SELECTED EXCERPT:
# Inch to caliber converter



## Slinger0447

Like a 5/16 inch is what caliber same with 3/8 inch and 1/2 inch thanks


----------



## slingshot_sniper

5/16 = .31 cal

3/8= .375 cal

1/2 = .50 cal

or near about


----------



## Ry-shot

slingshot_sniper said:


> 5/16 = .31 cal
> 
> 3/8=	.375 cal
> 
> 1/2 =	.50 cal
> 
> or near about


technical


----------



## Henry the Hermit

Divide the top number by the bottom number to get caliber. For example 1/2 inch = 1 divided by 2 = .5, or .50 caliber. To convert to metric multiply caliber by 25.4. Example .50 x 25.4 = 12.7 mm.


----------



## orcrender

Just divide the upper number by the lower. The first numbers after the decimal place will be your caliber. 1/4= .25 inches or .25 caliber.


----------



## AJW

An then ... you put de rum in de coconut an mix it all a round, you put de rum in...


----------



## orcrender

and drink it all up.


----------



## slingshot_sniper

orcrender said:


> and drink it all up.


Doctors orders?









http://www.youtube.c...e&v=aA9OqUuA6a0


----------



## ZDP-189

As has been said, calibre is just decimal inch.

It's more useful to know the larger buckshot sizes:

000 9.1 mm (.36") 4.5g
00 8.4 mm (.33") 3.4g
0 8.1 mm (.32") 3.2g
SSG 7.9 mm (.31") 2.9g


----------

EXERCISE 1:
Return the portion of the inch-to-caliber thread above, everything from "## Henry the" down to "or .25 caliber.".
EXERCISE 2:
Answer these questions using the inch-to-caliber thread above:
(a) By what number does Henry the Hermit say to multiply caliber to convert it to metric?
(b) What caliber does slingshot_sniper give for 3/8 inch?
(c) What size in millimeters is listed for SSG buckshot?
EXERCISE 3:
List every buckshot size designation that appears in the inch-to-caliber thread above.

[Rows from a dataset for labeling boxes]
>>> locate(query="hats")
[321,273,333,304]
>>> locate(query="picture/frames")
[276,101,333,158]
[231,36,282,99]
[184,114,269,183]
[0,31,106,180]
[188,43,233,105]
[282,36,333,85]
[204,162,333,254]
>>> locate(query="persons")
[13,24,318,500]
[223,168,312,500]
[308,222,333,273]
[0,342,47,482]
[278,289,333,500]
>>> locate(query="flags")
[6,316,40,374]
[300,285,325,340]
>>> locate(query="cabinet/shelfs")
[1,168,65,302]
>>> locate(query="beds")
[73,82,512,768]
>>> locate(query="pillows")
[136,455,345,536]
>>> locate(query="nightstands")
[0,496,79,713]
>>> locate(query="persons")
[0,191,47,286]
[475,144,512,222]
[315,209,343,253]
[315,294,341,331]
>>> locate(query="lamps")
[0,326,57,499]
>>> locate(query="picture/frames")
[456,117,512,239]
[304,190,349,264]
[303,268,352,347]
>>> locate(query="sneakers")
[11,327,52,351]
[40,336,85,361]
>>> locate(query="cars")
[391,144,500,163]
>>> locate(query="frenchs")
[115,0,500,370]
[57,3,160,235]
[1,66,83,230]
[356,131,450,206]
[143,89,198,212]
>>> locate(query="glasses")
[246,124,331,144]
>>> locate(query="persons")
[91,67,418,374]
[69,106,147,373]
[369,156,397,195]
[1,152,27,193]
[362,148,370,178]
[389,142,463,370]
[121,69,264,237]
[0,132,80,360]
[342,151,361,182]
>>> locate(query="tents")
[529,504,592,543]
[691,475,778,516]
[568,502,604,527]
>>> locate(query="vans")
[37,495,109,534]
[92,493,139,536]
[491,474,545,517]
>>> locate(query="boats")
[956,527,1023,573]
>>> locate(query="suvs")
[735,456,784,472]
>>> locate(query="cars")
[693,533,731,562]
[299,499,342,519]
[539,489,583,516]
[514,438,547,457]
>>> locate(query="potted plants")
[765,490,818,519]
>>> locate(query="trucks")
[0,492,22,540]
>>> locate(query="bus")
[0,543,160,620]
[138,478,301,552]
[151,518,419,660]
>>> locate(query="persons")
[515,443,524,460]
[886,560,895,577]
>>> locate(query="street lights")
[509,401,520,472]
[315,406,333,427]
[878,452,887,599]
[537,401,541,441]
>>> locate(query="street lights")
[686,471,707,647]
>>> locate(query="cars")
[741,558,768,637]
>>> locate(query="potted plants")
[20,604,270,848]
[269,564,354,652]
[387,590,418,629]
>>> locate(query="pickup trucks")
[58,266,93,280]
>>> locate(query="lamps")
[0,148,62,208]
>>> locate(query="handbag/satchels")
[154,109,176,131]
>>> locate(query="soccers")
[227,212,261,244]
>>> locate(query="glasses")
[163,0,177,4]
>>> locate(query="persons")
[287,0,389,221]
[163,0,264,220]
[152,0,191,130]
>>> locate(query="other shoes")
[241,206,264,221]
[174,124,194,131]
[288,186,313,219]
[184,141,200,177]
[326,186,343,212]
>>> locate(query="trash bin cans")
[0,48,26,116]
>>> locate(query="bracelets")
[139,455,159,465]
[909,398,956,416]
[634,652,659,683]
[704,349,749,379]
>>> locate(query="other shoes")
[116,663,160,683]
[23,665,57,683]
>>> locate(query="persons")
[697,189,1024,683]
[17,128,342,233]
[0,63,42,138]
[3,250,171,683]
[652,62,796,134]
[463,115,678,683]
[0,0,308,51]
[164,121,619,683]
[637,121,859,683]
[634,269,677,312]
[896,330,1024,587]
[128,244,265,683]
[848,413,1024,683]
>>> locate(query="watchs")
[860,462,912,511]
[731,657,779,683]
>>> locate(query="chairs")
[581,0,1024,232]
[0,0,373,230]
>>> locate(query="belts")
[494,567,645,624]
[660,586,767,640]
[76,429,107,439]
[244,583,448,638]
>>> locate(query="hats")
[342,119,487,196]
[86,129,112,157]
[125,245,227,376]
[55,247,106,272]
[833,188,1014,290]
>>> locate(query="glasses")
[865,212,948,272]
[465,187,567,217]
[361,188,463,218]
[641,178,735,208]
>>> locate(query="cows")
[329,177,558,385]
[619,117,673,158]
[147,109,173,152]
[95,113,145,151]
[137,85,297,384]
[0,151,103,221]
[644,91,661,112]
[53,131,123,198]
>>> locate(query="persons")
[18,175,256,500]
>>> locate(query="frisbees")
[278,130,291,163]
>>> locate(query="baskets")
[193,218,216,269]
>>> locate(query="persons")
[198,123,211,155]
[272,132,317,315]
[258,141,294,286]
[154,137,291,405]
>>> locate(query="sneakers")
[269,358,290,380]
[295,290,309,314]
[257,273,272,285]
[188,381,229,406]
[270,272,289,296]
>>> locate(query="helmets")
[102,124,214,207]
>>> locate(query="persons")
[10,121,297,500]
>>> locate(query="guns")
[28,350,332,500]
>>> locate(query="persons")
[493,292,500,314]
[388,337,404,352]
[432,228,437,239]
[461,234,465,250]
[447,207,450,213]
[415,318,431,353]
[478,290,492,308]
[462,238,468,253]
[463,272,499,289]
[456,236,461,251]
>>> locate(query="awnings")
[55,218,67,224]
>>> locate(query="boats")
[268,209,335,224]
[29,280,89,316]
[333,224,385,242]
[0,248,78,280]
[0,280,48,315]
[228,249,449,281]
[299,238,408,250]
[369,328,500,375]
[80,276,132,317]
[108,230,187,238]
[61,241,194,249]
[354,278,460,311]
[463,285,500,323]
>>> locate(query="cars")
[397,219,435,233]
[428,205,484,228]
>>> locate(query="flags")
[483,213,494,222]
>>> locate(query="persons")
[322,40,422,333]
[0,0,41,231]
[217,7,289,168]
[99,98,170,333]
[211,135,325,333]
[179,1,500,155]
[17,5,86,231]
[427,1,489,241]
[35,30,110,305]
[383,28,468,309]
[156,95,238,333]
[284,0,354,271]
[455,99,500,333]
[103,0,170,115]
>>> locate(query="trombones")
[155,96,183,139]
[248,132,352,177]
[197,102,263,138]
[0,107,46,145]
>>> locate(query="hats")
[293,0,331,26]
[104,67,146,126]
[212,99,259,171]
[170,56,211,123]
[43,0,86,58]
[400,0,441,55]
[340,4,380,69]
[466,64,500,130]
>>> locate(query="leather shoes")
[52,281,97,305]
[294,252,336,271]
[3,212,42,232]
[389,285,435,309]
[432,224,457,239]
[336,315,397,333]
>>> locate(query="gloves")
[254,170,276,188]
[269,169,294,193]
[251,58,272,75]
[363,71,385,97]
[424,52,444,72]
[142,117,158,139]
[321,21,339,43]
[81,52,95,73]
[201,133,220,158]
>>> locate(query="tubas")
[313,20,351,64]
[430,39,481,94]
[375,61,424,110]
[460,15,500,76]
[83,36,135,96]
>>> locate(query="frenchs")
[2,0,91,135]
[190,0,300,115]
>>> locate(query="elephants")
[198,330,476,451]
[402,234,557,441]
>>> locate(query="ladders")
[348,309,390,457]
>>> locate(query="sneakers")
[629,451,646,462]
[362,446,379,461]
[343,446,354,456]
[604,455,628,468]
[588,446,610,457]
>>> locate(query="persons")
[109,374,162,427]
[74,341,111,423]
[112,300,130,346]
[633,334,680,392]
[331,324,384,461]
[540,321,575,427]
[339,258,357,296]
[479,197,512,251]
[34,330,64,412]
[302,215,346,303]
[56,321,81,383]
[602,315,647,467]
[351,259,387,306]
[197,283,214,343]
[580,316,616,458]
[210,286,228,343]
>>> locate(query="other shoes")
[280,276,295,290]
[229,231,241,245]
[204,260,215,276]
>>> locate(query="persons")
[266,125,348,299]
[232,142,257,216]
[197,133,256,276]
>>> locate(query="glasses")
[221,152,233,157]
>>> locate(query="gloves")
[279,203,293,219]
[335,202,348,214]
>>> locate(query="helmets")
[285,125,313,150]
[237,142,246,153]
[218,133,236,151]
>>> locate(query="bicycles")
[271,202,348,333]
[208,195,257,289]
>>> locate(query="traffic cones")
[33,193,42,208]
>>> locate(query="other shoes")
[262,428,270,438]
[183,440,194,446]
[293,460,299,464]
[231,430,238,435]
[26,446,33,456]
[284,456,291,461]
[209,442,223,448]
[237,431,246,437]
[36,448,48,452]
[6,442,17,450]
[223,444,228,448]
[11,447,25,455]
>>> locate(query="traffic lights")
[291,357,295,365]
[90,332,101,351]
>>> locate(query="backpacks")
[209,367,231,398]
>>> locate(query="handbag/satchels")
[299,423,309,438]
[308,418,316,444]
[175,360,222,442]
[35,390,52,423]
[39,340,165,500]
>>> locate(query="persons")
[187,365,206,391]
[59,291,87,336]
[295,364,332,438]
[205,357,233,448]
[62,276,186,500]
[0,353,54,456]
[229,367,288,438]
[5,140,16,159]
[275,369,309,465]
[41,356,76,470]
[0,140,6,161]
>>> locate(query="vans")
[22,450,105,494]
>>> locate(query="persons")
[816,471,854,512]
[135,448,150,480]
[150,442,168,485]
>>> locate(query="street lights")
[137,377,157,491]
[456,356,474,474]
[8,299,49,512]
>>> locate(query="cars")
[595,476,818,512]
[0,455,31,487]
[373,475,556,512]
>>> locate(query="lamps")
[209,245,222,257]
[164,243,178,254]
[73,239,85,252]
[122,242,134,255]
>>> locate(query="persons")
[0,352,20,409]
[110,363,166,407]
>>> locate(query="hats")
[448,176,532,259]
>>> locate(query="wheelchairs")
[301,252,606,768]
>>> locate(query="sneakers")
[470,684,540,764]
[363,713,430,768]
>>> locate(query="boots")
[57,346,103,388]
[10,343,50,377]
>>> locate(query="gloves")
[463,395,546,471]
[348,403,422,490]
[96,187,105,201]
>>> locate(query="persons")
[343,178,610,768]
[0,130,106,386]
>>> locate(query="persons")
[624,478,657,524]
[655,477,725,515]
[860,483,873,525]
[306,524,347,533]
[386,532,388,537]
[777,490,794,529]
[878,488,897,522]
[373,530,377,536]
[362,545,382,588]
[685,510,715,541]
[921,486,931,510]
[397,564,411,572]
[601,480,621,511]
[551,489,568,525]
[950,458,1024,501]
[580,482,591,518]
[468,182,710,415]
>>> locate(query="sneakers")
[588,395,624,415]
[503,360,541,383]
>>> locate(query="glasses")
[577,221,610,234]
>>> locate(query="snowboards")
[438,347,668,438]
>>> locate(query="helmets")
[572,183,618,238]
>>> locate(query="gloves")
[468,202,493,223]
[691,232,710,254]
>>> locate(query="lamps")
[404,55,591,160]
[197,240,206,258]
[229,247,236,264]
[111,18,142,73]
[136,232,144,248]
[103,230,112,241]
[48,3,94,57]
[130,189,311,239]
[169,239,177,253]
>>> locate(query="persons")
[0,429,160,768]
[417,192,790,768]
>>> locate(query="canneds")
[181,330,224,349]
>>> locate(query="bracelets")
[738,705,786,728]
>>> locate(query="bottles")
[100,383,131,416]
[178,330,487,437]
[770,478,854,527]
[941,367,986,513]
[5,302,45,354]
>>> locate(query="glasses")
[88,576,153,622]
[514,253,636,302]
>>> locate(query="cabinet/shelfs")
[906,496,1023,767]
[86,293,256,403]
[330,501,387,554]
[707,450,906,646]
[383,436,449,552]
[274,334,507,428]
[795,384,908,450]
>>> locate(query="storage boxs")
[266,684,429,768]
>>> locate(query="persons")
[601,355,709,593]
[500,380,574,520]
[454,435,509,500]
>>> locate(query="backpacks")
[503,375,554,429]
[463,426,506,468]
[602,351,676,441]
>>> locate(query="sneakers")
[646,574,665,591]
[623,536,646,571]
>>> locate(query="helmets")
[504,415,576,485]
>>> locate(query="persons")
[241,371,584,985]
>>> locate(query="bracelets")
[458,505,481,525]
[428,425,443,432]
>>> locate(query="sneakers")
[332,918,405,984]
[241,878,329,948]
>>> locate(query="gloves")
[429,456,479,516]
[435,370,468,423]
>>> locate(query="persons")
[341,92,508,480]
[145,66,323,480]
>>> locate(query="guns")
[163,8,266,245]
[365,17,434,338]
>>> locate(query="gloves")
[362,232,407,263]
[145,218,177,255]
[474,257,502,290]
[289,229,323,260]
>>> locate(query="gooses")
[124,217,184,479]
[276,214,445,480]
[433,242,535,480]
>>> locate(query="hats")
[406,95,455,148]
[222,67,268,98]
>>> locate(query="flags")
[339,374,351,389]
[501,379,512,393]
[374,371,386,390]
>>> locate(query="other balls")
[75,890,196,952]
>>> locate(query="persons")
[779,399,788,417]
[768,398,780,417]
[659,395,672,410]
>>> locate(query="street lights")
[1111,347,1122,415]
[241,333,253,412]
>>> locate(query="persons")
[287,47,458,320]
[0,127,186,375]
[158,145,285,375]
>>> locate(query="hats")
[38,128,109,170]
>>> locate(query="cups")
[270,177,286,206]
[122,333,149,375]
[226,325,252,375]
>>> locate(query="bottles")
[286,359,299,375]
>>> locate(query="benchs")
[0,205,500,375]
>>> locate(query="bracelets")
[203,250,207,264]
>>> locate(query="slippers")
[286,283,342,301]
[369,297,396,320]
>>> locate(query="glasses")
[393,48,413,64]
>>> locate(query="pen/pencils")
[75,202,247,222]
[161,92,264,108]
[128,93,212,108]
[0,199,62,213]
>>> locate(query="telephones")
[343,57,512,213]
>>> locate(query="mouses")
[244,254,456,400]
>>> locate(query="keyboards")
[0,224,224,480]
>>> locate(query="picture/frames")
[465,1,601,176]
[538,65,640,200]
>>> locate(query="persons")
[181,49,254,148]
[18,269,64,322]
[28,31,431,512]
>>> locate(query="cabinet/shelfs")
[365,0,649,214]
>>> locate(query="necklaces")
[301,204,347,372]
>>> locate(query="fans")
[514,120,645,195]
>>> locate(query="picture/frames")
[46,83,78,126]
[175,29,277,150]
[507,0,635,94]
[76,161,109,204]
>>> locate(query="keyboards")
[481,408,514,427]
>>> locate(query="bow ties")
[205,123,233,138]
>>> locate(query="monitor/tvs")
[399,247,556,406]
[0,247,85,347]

CORRECT RESPONSE 1:
## Henry the Hermit

Divide the top number by the bottom number to get caliber. For example 1/2 inch = 1 divided by 2 = .5, or .50 caliber. To convert to metric multiply caliber by 25.4. Example .50 x 25.4 = 12.7 mm.


----------



## orcrender

Just divide the upper number by the lower. The first numbers after the decimal place will be your caliber. 1/4= .25 inches or .25 caliber.

CORRECT RESPONSE 2:
(a) 25.4
(b) .375 cal
(c) 7.9 mm

CORRECT RESPONSE 3:
000, 00, 0, SSG